CAMPAIGN TO DELEGITIMIZE THE NATIONAL STRUGGLE FOR UKRAINE’S LIBERATION
The spurious allegation that the Organization of Ukrainian Nationalists (OUN) and its members in the Nachtigall Battalion carried out pogroms in Lviv in the summer of 1941, continues to be dredged up to defame the Ukrainian liberation struggle during WWII.
Despite having been authoritatively exposed as part of a Soviet disinformation campaign from 50 years ago, it is again being forced on unwitting media outlets to discredit Ukrainian President Yushchenko’s decision to confer a posthumous medal “Hero of Ukraine” on Stepan Bandera, leader of OUN during and after WWII.
Five separate and exhaustive investigations established that neither the OUN nor its members in the Nachtigall Battalion participated in the heinous war crimes/pogroms in Lviv in July of 1941.
First, the investigation of the Extraordinary State Commission on German atrocities, created by the Soviet government in 1944, identified the specific individuals and the branches of the German security services, who perpetrated the killings.

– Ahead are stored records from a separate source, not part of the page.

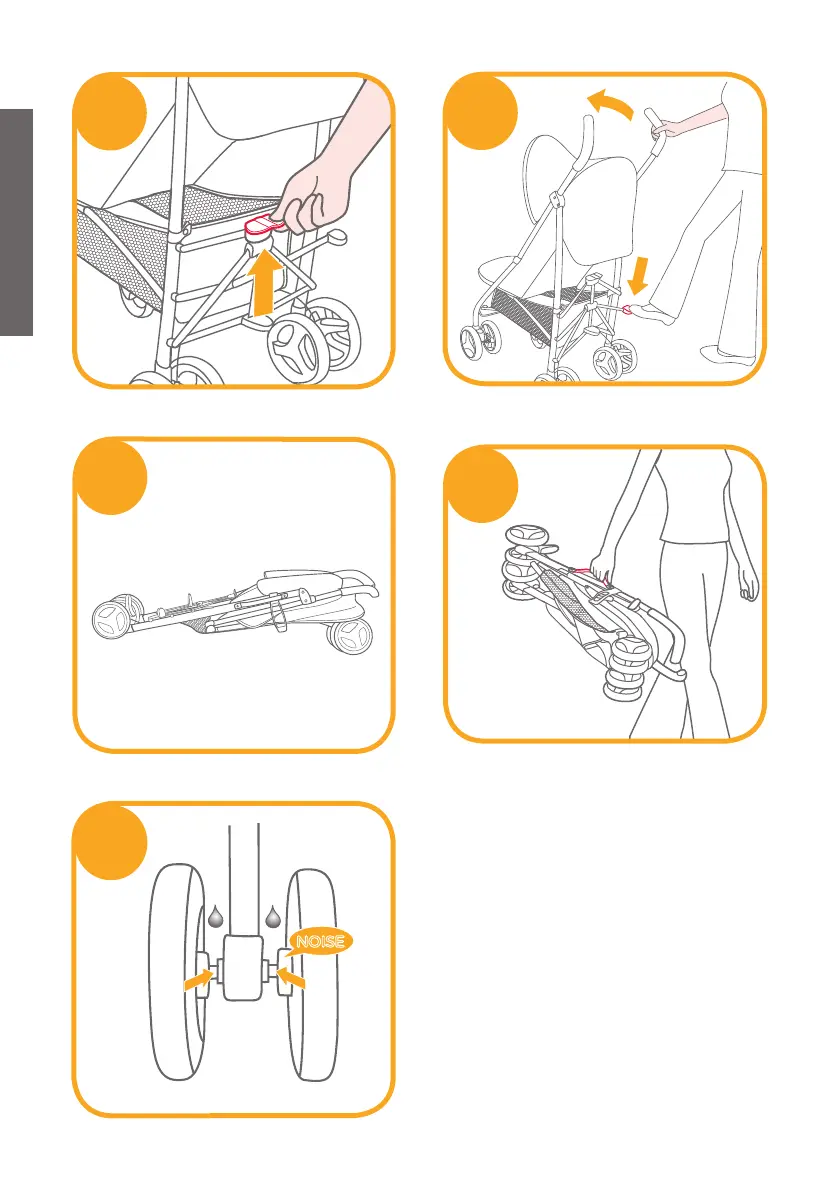 NOISE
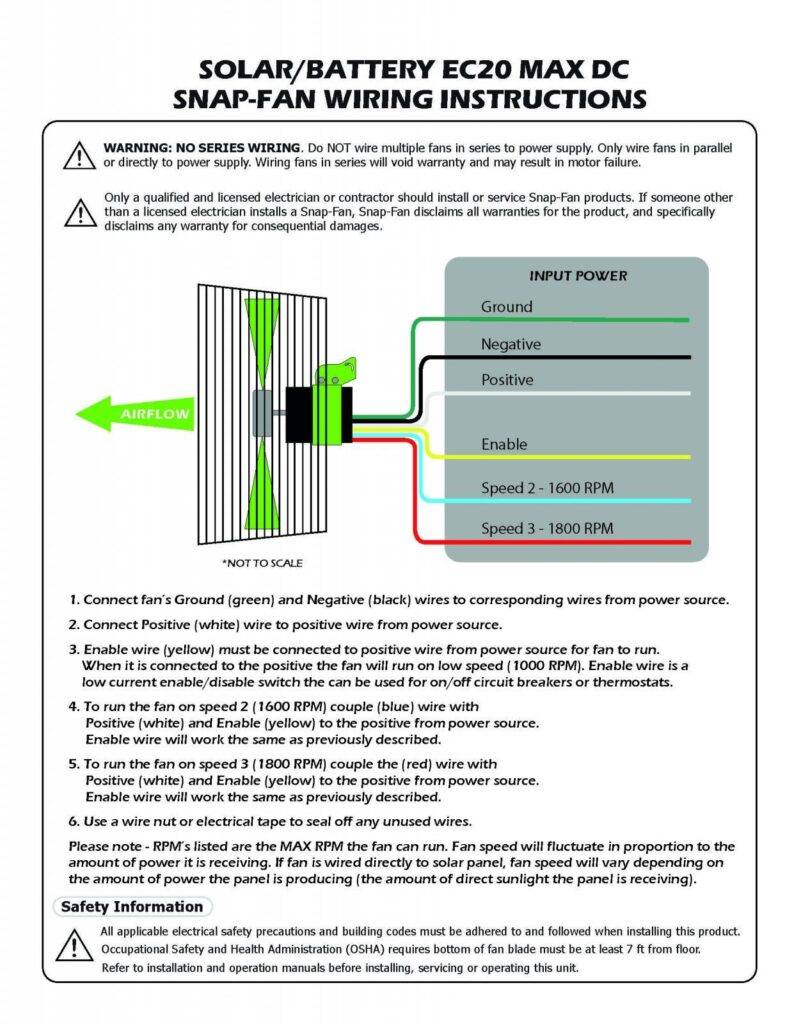 SOLAR/BATTERY EC20 MAX DC
SNAP-FAN WIRING INSTRUCTIONS

WARNING: NO SERIES WIRING. Do NOT wire multiple fans in series to power supply. Only wire fans in parallel or directly to power supply. Wiring fans in series will void warranty and may result in motor failure.

Only a qualified and licensed electrician or contractor should install or service Snap-Fan products. If someone other than a licensed electrician installs a Snap-Fan, Snap-Fan disclaims all warranties for the product, and specifically disclaims any warranty for consequential damages.

AIRFLOW

*NOT TO SCALE

INPUT POWER
Ground
Negative
Positive
Enable
Speed 2 - 1600 RPM
Speed 3 - 1800 RPM

1. Connect fan's Ground (green) and Negative (black) wires to corresponding wires from power source.

2. Connect Positive (white) wire to positive wire from power source.

3. Enable wire (yellow) must be connected to positive wire from power source for fan to run. When it is connected to the positive the fan will run on low speed (1000 RPM). Enable wire is a low current enable/disable switch the can be used for on/off circuit breakers or thermostats.

4. To run the fan on speed 2 (1600 RPM) couple (blue) wire with Positive (white) and Enable (yellow) to the positive from power source. Enable wire will work the same as previously described.

5. To run the fan on speed 3 (1800 RPM) couple the (red) wire with Positive (white) and Enable (yellow) to the positive from power source. Enable wire will work the same as previously described.

6. Use a wire nut or electrical tape to seal off any unused wires.

Please note - RPM's listed are the MAX RPM the fan can run. Fan speed will fluctuate in proportion to the amount of power it is receiving. If fan is wired directly to solar panel, fan speed will vary depending on the amount of power the panel is producing (the amount of direct sunlight the panel is receiving).

Safety Information

All applicable electrical safety precautions and building codes must be adhered to and followed when installing this product. Occupational Safety and Health Administration (OSHA) requires bottom of fan blade must be at least 7 ft from floor. Refer to installation and operation manuals before installing, servicing or operating this unit.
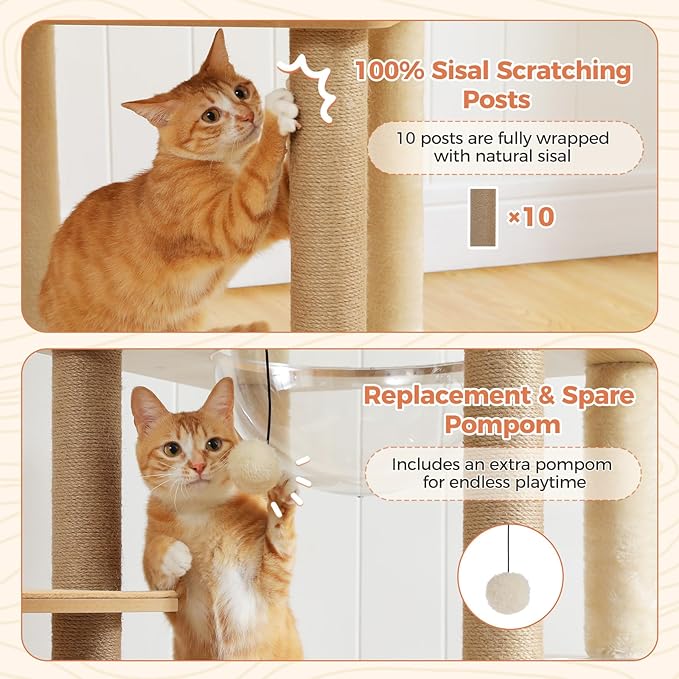 100% Sisal Scratching Posts

10 posts are fully wrapped with natural sisal

×10

Replacement & Spare Pompom

Includes an extra pompom for endless playtime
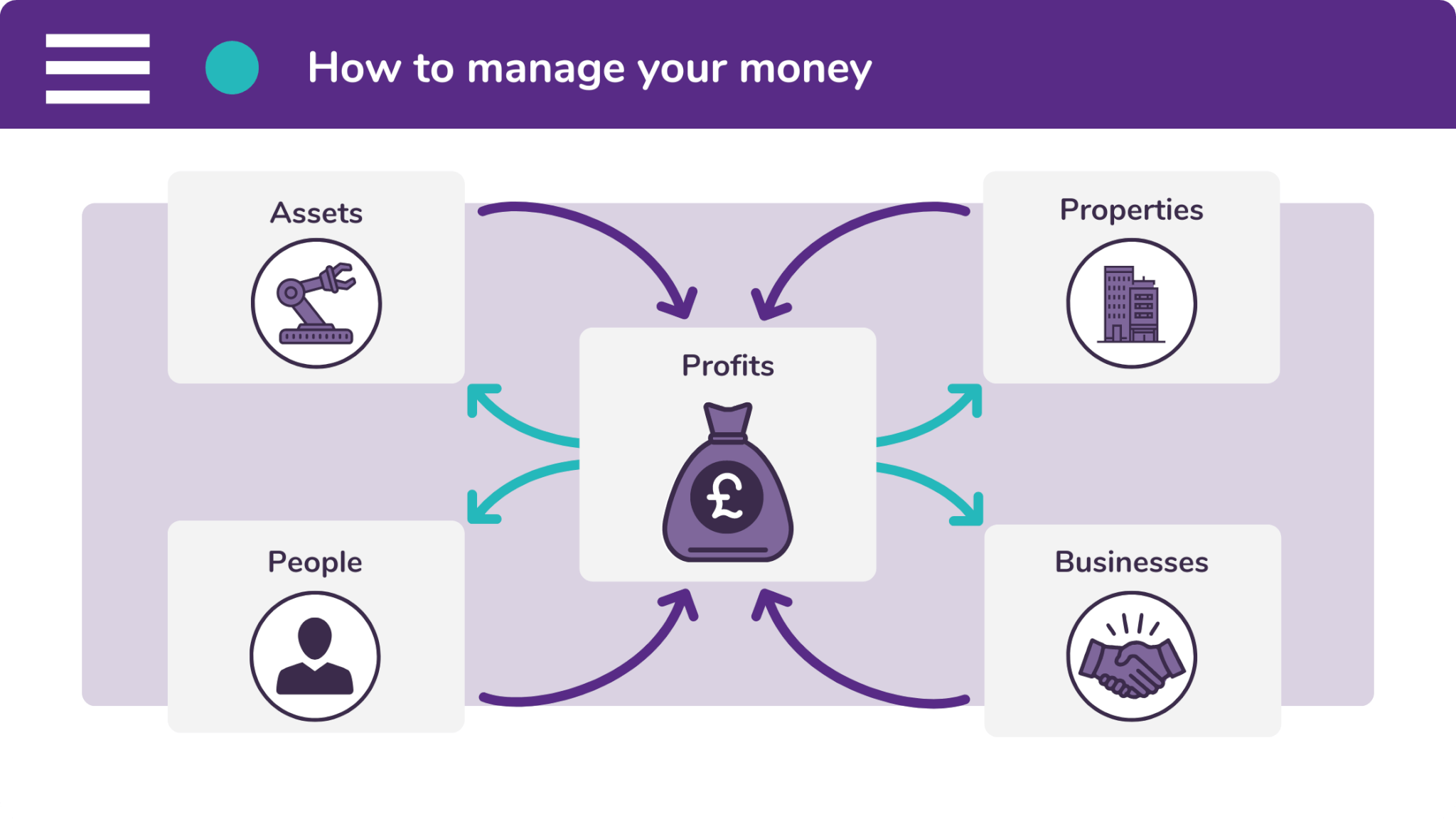 How to manage your money

Assets

Properties

Profits

£

People

Businesses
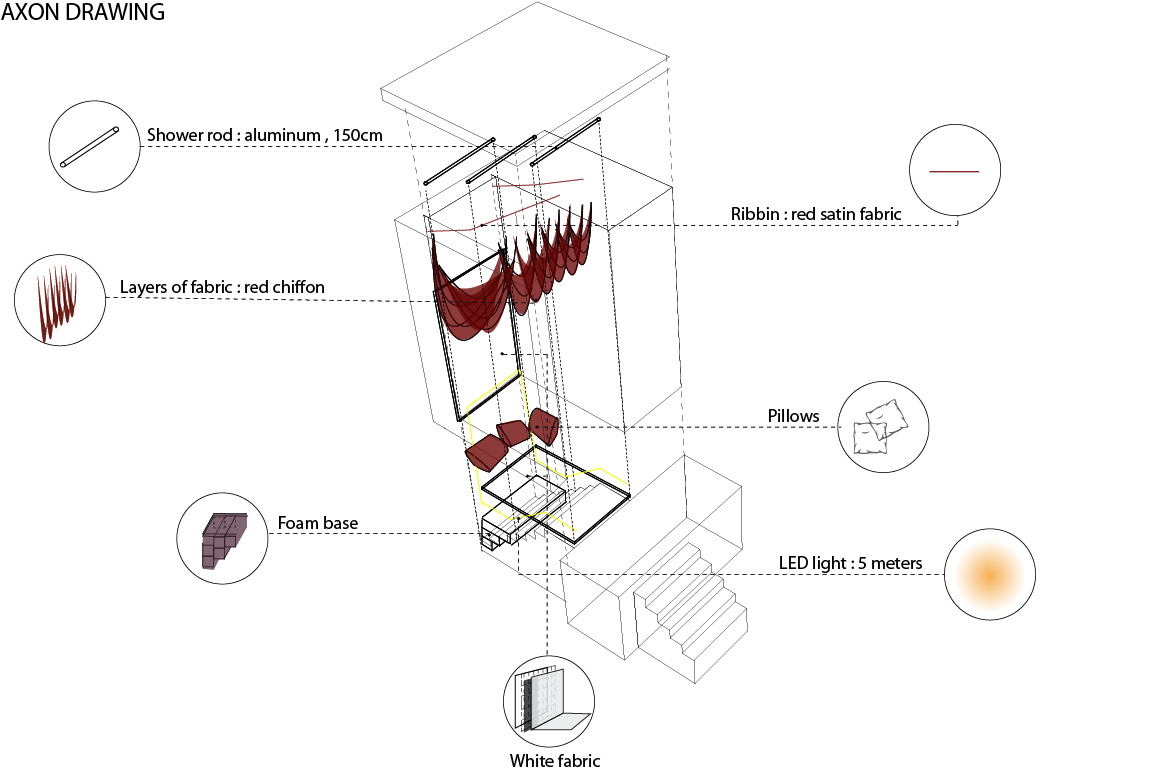 AXON DRAWING

Shower rod : aluminum , 150cm

Ribbin : red satin fabric

Layers of fabric : red chiffon

Pillows

Foam base

LED light : 5 meters

White fabric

The findings contained no direct or indirect reference, much less accusations against members of the OUN or Nachtigall. Subsequently, the Nuremberg war crimes trials, again, exhaustively reviewed the evidence concerning the pogroms in Lviv and, again, made no mention of OUN or Nachtigall.
The conspiracy to discredit the OUN and Nachtigall was actually concocted in 1959, following the assassination of Stepan Bandera by a Soviet Russian KGB agent. The KGB plot was an elaborate attempt to compromise Theodor Oberländer, the then Minister for Displaced Persons for West Germany and to delegitimize the OUN as a national liberation movement. The allegation was that Oberländer, as the commanding German officer of the Nachtigall Battalion in Lviv in 1941, launched the pogroms against the Jews and Poles. However, the KGB intrigue was exposed when, after an extensive trial, the West German court concluded that there were no grounds for accusing Oberländer, Nachtigall, or OUN of any criminal acts against Jews or Poles in Lviv in July of 1941. On the contrary, the court established that it was the German Security Service (SD), the Security Police, and the Einsatzkommando 5 that had perpetrated the mass murder of Jews and Poles in Lviv in 1941.
The fourth investigation was conducted at the request of Oberländer, himself, by an international commission of eminent and unimpeachable international jurists who met in The Hague from November 1959 to March 1960. They unanimously concluded “that the accusations against the Battalion Nachtigall and against the then Lieutenant and currently Federal Minister Oberländer have no foundation in fact.” The commission further concluded that the KGB disinformation campaign was primarily designed to deflect attention away from the KGB itself for the assassination of Bandera, by casting blame on Oberländer and the Germans.
Finally, at the request of Stepan Bandera’s family in Canada, the Canadian Government’s Commission of Inquiry on War Crimes in Canada conducted its own investigation and, in 1985, cleared Stepan Bandera of any direct or indirect involvement in war crimes.
Let the record also show that recently uncovered and authenticated documents in the archives of the Ukrainian National Security Service show that the OUN leadership in Lviv in 1941 issued specific instructions to its members not to participate in any German actions against Jews and Poles.
Despite all of the evidence to the contrary, the campaign to delegitimize the national struggle for the independence of Ukraine, by demonizing the OUN and the Ukrainian Insurgent Army (UPA), continues. The Kremlin rulers in Moscow and their fellow travelers abroad still cannot come to terms with their lost empire. Nor can they countenance a free, independent and democratic Ukraine, where its citizens of all religious and ethnic backgrounds, be they Jews, Poles or Russians, enjoy greater freedom, security and opportunity than in any other country of the former Soviet Russian Empire.